Con la Feria Internacional de Turismo (FITUR) como telón de fondo de la esperada recuperación de este sector, el bioturismo se erige como una actividad económica respetuosa con el entorno, y cuyo objetivo es contribuir al desarrollo de medios rurales y naturales a través de la conservación del paisaje, las tradiciones o la cultura. En otras palabras, se basa en la generación de experiencias que pongan en valor todos estos elementos.
En España, este tipo de proyectos que buscan integrar al visitante y hacerle partícipe para que pueda contribuir a la conservación de la naturaleza todavía se encuentran en una fase incipiente. Algunos de los territorios aventajados son Andalucía, Cataluña, Castilla-La Mancha o Asturias. Y, en relación con este último, destacan algunos lugares como el Parque Nacional de Los Picos de Europa o diferentes proyectos de conservación como, por ejemplo, uno vinculado a la Fundación para la Conservación del Quebrantahuesos que trabaja con este tipo de aves.
Así las cosas, para lograr involucrar al turista en la conservación y desarrollo del entorno, desde la Función Global Nature, su directora Técnica, Amanda del Río, explica a DIRIGENTES que existen dos caminos. Desde un punto de vista económico es posible alcanzar este fin a través de las experiencias de Paradores, en las que parte del dinero que una persona destina cuando visita una experiencia se devuelve a la conservación. Mientras que, por otro lado, propone concienciar al turista, de forma que entienda que mediante el consumo de determinados productos se contribuye al mantenimiento de determinadas formas de vida vinculadas a la agricultura, la ganadería o el pastoreo, entre otras.

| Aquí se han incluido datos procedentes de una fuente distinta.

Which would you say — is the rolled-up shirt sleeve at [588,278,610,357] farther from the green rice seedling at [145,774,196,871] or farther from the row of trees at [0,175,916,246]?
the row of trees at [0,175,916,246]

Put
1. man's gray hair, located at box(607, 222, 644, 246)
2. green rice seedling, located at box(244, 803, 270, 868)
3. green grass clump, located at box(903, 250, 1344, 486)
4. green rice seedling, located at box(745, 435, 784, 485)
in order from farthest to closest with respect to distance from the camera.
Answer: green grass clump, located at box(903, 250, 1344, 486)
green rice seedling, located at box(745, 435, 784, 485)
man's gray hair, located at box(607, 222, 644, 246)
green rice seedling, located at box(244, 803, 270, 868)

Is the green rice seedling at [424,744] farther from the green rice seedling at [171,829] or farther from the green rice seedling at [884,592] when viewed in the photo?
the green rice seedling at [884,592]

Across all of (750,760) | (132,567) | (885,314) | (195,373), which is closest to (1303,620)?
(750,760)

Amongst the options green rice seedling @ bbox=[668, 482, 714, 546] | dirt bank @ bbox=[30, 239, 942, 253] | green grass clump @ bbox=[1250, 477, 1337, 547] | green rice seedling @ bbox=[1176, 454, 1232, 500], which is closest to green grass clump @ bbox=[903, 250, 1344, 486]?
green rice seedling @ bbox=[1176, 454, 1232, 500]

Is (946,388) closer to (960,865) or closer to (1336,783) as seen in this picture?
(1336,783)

Siguiendo el ejemplo asturiano, del Río expone el caso del Queso de los Beyos, ubicado dentro del Parque Natural de Ponga. “Este producto tiene un montón de historia y está vinculado al paisaje del desfiladero donde se produce. Es una forma de ganadería muy tradicional y bastante difícil por su orografía”, comenta. En este sentido, la experiencia consiste en que los visitantes conozcan el territorio y las características de la producción, aunque luego depende de cada uno decidir comprarlo, llevarlo a casa y dar a conocer este producto a sus familiares y amigos. De esta forma, otra de las esencias del bioturismo queda constatada al tratar de generar un retorno económico a la población que permite mantener y conservar estos entornos y sus tradiciones.